-- START OF Document extract --

Based on these factual allegations, plaintiff claims that the defendant unlawfully discriminated against him based on his age in violation of 29 U.S.C. §§ 621-634.*fn3 ("Compl." (Doc. No. 1) at 2-5.)*fn4

On May 22, 2009, defendant filed the motion to dismiss now pending before the court. ("MTD" (Doc. No. 8.)) Plaintiff filed an opposition to that motion on June 23, 2009. ("Opp'n." (Doc. No. 13)) Defendant filed a reply on July 2, 2009. ("Reply" (Doc. No. 15.))

ARGUMENTS OF THE PARTIES

Defendant seeks dismissal of plaintiff's complaint pursuant to Federal Rules of Civil Procedure 12(b)(1) and 12(b)(6) on the grounds that this court lacks jurisdiction over the subject matter of this suit and that plaintiff has failed to state a cognizable claim upon which relief can be granted. Specifically, defendant argues this court lacks jurisdiction because plaintiff never filed a charge with either the Equal Employment Opportunity Commission ("EEOC") or the California Department of Fair Employment and Housing ("DFEH") and therefore failed to exhaust his administrative remedies as required. Defendant also contends that because plaintiff failed to exhaust his administrative remedies he cannot state a cognizable claim for relief. (MTD (Doc. No. 8) at 3-7.)

-- END OF Document extract --
-- START OF Provided material --

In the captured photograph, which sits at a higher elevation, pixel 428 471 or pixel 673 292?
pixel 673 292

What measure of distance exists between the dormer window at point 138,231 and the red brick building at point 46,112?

-- END OF Provided material --

- Task set:
1. According to the court opinion excerpt, on what date did the defendant file a reply?
2. Print the part of the court opinion excerpt from "Based on these" up to and including "(Doc. No. 15.))".

- Answers below:
1. July 2, 2009

2.
Based on these factual allegations, plaintiff claims that the defendant unlawfully discriminated against him based on his age in violation of 29 U.S.C. §§ 621-634.*fn3 ("Compl." (Doc. No. 1) at 2-5.)*fn4

On May 22, 2009, defendant filed the motion to dismiss now pending before the court. ("MTD" (Doc. No. 8.)) Plaintiff filed an opposition to that motion on June 23, 2009. ("Opp'n." (Doc. No. 13)) Defendant filed a reply on July 2, 2009. ("Reply" (Doc. No. 15.))